TASK DETAILS:
The entries below must be retyped in full. Keep every word the same.
---------- PROVIDED DATA ----------
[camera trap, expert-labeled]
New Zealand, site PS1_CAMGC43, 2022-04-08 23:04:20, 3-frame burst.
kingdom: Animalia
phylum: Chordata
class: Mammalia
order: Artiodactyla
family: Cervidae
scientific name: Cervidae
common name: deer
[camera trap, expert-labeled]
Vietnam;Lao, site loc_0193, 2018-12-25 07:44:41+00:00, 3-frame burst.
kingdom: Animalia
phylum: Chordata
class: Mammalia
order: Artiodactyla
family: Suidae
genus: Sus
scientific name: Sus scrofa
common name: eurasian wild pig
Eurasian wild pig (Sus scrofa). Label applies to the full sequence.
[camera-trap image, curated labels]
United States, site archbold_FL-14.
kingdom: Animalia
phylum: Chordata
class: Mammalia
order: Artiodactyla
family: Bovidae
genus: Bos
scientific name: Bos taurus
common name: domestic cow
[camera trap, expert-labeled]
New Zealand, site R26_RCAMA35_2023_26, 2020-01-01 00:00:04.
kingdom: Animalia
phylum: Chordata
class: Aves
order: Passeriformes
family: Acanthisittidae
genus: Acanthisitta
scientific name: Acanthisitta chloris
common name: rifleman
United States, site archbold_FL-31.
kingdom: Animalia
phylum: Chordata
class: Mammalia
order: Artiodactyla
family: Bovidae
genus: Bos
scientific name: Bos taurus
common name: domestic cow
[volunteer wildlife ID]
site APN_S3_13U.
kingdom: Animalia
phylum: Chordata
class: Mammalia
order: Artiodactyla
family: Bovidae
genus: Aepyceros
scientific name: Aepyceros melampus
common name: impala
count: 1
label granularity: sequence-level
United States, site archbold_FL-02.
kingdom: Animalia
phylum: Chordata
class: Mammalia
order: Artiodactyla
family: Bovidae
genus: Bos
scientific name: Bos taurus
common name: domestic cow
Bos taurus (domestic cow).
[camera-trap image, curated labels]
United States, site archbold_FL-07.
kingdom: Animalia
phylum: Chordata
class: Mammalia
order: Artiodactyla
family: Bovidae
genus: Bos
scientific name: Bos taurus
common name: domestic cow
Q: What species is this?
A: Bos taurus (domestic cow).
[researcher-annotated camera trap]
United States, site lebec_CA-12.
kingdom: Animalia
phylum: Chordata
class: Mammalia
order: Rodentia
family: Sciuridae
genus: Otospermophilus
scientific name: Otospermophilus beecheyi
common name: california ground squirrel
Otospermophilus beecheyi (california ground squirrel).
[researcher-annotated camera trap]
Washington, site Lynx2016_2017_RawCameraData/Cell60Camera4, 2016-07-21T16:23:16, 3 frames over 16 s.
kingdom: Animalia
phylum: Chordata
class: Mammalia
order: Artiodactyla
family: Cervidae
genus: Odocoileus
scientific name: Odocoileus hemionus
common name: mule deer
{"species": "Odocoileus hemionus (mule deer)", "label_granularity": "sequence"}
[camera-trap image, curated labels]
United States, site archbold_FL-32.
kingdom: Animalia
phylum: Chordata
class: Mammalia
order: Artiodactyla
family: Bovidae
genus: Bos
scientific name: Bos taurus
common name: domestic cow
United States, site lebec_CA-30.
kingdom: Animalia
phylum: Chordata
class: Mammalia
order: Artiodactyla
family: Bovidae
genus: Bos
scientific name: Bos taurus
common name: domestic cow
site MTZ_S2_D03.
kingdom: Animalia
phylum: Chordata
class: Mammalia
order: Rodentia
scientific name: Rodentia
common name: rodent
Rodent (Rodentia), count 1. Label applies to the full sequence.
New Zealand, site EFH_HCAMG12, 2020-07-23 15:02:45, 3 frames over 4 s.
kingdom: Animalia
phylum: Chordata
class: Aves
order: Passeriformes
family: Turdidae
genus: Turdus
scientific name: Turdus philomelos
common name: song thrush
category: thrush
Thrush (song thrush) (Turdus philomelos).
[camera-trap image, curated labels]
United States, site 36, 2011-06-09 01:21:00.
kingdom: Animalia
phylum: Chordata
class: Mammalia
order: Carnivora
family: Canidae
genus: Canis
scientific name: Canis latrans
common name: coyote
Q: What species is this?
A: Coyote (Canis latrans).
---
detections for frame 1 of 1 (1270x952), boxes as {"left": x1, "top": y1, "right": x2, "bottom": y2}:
----------
SOLVED PROBLEM:
[camera trap, expert-labeled]
New Zealand, site PS1_CAMGC43, 2022-04-08 23:04:20, 3-frame burst.
kingdom: Animalia
phylum: Chordata
class: Mammalia
order: Artiodactyla
family: Cervidae
scientific name: Cervidae
common name: deer
[camera trap, expert-labeled]
Vietnam;Lao, site loc_0193, 2018-12-25 07:44:41+00:00, 3-frame burst.
kingdom: Animalia
phylum: Chordata
class: Mammalia
order: Artiodactyla
family: Suidae
genus: Sus
scientific name: Sus scrofa
common name: eurasian wild pig
Eurasian wild pig (Sus scrofa). Label applies to the full sequence.
[camera-trap image, curated labels]
United States, site archbold_FL-14.
kingdom: Animalia
phylum: Chordata
class: Mammalia
order: Artiodactyla
family: Bovidae
genus: Bos
scientific name: Bos taurus
common name: domestic cow
[camera trap, expert-labeled]
New Zealand, site R26_RCAMA35_2023_26, 2020-01-01 00:00:04.
kingdom: Animalia
phylum: Chordata
class: Aves
order: Passeriformes
family: Acanthisittidae
genus: Acanthisitta
scientific name: Acanthisitta chloris
common name: rifleman
United States, site archbold_FL-31.
kingdom: Animalia
phylum: Chordata
class: Mammalia
order: Artiodactyla
family: Bovidae
genus: Bos
scientific name: Bos taurus
common name: domestic cow
[volunteer wildlife ID]
site APN_S3_13U.
kingdom: Animalia
phylum: Chordata
class: Mammalia
order: Artiodactyla
family: Bovidae
genus: Aepyceros
scientific name: Aepyceros melampus
common name: impala
count: 1
label granularity: sequence-level
United States, site archbold_FL-02.
kingdom: Animalia
phylum: Chordata
class: Mammalia
order: Artiodactyla
family: Bovidae
genus: Bos
scientific name: Bos taurus
common name: domestic cow
Bos taurus (domestic cow).
[camera-trap image, curated labels]
United States, site archbold_FL-07.
kingdom: Animalia
phylum: Chordata
class: Mammalia
order: Artiodactyla
family: Bovidae
genus: Bos
scientific name: Bos taurus
common name: domestic cow
Q: What species is this?
A: Bos taurus (domestic cow).
[researcher-annotated camera trap]
United States, site lebec_CA-12.
kingdom: Animalia
phylum: Chordata
class: Mammalia
order: Rodentia
family: Sciuridae
genus: Otospermophilus
scientific name: Otospermophilus beecheyi
common name: california ground squirrel
Otospermophilus beecheyi (california ground squirrel).
[researcher-annotated camera trap]
Washington, site Lynx2016_2017_RawCameraData/Cell60Camera4, 2016-07-21T16:23:16, 3 frames over 16 s.
kingdom: Animalia
phylum: Chordata
class: Mammalia
order: Artiodactyla
family: Cervidae
genus: Odocoileus
scientific name: Odocoileus hemionus
common name: mule deer
{"species": "Odocoileus hemionus (mule deer)", "label_granularity": "sequence"}
[camera-trap image, curated labels]
United States, site archbold_FL-32.
kingdom: Animalia
phylum: Chordata
class: Mammalia
order: Artiodactyla
family: Bovidae
genus: Bos
scientific name: Bos taurus
common name: domestic cow
United States, site lebec_CA-30.
kingdom: Animalia
phylum: Chordata
class: Mammalia
order: Artiodactyla
family: Bovidae
genus: Bos
scientific name: Bos taurus
common name: domestic cow
site MTZ_S2_D03.
kingdom: Animalia
phylum: Chordata
class: Mammalia
order: Rodentia
scientific name: Rodentia
common name: rodent
Rodent (Rodentia), count 1. Label applies to the full sequence.
New Zealand, site EFH_HCAMG12, 2020-07-23 15:02:45, 3 frames over 4 s.
kingdom: Animalia
phylum: Chordata
class: Aves
order: Passeriformes
family: Turdidae
genus: Turdus
scientific name: Turdus philomelos
common name: song thrush
category: thrush
Thrush (song thrush) (Turdus philomelos).
[camera-trap image, curated labels]
United States, site 36, 2011-06-09 01:21:00.
kingdom: Animalia
phylum: Chordata
class: Mammalia
order: Carnivora
family: Canidae
genus: Canis
scientific name: Canis latrans
common name: coyote
Q: What species is this?
A: Coyote (Canis latrans).
---
detections for frame 1 of 1 (1270x952), boxes as {"left": x1, "top": y1, "right": x2, "bottom": y2}:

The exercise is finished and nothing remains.